### [Exercise aim]
Take the lines from the one with "How much spatial" to the one with "6.83 metres" and swap "distance" for "separation" in them, changing nothing else. Give back only those lines.
**** Available records
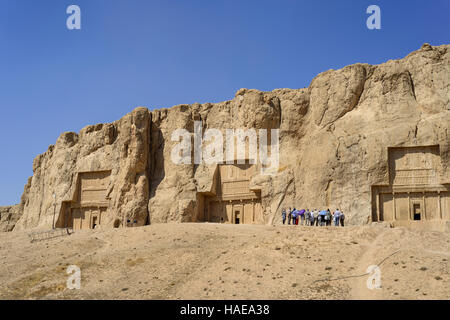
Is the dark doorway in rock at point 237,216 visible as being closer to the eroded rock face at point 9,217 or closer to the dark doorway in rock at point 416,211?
the dark doorway in rock at point 416,211

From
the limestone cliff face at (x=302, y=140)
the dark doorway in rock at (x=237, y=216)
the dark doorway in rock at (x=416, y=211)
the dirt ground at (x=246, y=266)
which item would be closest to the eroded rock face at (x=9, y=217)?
the limestone cliff face at (x=302, y=140)

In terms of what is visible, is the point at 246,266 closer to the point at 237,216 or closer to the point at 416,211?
the point at 416,211

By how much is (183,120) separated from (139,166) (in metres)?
5.50

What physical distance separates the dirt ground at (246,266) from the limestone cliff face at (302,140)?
7646 mm

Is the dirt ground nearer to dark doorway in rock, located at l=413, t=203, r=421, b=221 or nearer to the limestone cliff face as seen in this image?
the limestone cliff face

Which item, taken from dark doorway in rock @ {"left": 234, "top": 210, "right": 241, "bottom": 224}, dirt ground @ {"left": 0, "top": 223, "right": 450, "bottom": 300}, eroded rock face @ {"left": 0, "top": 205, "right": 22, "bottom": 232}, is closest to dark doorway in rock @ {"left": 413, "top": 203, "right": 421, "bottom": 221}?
dirt ground @ {"left": 0, "top": 223, "right": 450, "bottom": 300}

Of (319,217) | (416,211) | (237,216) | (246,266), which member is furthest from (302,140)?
(246,266)

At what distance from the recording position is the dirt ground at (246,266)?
65.9ft

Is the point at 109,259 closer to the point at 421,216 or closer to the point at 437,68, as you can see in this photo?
the point at 421,216

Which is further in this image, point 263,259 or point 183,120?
point 183,120

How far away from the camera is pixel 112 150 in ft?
148

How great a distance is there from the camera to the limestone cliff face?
3341 centimetres

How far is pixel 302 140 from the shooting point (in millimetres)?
37844
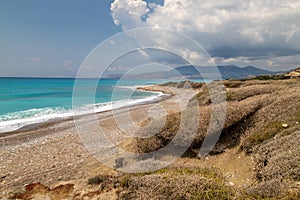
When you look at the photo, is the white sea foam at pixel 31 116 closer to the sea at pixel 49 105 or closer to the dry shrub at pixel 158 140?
the sea at pixel 49 105

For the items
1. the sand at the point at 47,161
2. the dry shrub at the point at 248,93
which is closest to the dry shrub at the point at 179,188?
the sand at the point at 47,161

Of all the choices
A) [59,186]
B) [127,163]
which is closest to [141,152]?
[127,163]

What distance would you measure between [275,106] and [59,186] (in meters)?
10.0

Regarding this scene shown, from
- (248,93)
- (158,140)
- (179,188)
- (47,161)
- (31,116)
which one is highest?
(248,93)

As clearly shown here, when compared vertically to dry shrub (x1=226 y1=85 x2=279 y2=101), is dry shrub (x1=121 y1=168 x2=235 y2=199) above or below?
below

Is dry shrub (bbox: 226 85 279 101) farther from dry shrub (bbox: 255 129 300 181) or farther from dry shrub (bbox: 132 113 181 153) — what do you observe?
dry shrub (bbox: 255 129 300 181)

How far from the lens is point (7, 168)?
10.3 metres

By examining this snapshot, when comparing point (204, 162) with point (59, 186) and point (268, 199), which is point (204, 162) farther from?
point (59, 186)

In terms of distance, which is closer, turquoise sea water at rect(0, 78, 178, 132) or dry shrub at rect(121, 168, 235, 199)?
dry shrub at rect(121, 168, 235, 199)

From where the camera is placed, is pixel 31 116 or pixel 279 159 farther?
pixel 31 116

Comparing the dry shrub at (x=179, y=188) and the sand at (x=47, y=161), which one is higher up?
the dry shrub at (x=179, y=188)

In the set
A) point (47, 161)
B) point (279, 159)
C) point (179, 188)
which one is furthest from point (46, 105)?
point (279, 159)

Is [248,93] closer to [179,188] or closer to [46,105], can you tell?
[179,188]

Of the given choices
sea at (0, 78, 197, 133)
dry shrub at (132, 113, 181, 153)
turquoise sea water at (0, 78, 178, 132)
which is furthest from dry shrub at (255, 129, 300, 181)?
turquoise sea water at (0, 78, 178, 132)
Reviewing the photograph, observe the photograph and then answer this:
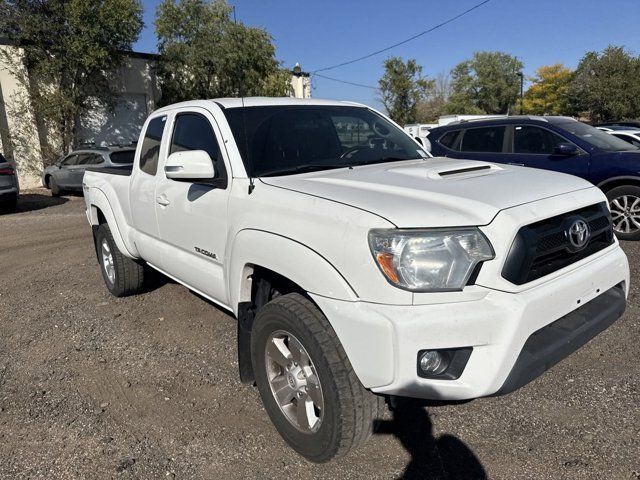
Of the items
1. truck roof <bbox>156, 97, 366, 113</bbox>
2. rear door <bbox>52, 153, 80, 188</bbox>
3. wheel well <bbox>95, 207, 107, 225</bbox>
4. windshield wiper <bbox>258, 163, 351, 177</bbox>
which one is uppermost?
truck roof <bbox>156, 97, 366, 113</bbox>

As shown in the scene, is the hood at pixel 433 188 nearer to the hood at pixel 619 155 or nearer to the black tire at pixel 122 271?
the black tire at pixel 122 271

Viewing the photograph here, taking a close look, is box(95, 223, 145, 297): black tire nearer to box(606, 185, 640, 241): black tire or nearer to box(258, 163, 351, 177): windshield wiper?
box(258, 163, 351, 177): windshield wiper

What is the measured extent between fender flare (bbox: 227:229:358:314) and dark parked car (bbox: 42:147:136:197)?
10.9 metres

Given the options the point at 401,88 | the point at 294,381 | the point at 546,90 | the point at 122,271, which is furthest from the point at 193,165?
the point at 546,90

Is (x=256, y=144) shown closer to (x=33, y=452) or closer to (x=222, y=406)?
(x=222, y=406)

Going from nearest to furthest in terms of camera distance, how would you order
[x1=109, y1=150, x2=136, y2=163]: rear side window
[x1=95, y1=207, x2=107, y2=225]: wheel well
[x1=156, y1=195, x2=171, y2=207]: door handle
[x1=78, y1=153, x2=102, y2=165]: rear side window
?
[x1=156, y1=195, x2=171, y2=207]: door handle < [x1=95, y1=207, x2=107, y2=225]: wheel well < [x1=109, y1=150, x2=136, y2=163]: rear side window < [x1=78, y1=153, x2=102, y2=165]: rear side window

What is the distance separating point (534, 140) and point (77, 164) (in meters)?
12.5

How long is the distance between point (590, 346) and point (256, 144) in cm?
281

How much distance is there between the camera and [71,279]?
20.1 ft

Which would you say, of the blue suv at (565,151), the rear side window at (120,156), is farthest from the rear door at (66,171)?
the blue suv at (565,151)

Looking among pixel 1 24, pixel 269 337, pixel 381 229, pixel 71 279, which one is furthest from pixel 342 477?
pixel 1 24

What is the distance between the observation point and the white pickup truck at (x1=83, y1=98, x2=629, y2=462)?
2105 mm

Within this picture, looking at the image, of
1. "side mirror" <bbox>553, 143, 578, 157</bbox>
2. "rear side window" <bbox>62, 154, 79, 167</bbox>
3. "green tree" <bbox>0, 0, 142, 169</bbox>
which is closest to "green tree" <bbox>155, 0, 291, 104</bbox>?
"green tree" <bbox>0, 0, 142, 169</bbox>

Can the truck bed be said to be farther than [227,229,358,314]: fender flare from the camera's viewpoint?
Yes
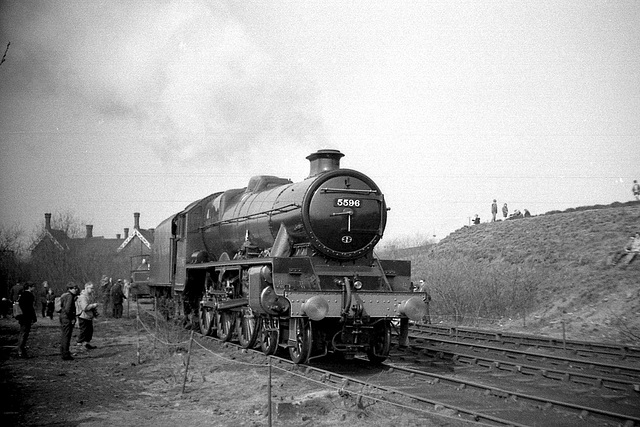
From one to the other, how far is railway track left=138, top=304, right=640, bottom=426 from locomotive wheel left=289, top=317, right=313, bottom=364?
18cm

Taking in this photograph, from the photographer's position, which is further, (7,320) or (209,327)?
(7,320)

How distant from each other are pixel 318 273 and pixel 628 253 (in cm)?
1537

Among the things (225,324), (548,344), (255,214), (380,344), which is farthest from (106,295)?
(548,344)

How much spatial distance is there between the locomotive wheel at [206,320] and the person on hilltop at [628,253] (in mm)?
14670

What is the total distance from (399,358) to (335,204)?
3.68 m

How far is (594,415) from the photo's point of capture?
6.83 metres

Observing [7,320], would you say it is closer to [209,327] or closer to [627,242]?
[209,327]

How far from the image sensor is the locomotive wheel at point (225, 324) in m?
13.2

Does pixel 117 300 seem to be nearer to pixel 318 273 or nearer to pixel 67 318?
pixel 67 318

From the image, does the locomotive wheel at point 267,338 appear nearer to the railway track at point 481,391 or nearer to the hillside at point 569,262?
the railway track at point 481,391

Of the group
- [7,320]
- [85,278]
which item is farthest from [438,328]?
[85,278]

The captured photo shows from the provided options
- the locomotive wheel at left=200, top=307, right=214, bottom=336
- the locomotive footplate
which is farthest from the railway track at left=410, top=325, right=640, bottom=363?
the locomotive wheel at left=200, top=307, right=214, bottom=336

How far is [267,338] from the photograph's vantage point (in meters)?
11.3

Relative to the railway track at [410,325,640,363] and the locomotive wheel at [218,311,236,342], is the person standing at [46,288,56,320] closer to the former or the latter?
the locomotive wheel at [218,311,236,342]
********
### [Result for this task]
How much spatial separation is there between the locomotive wheel at [206,320] and the person on hilltop at [628,253] (in mm)?
14670

What is the total separation from (399,358) to (335,204)?
3.68 m

How far is (594,415) from the photo's point of capture?
6.83 metres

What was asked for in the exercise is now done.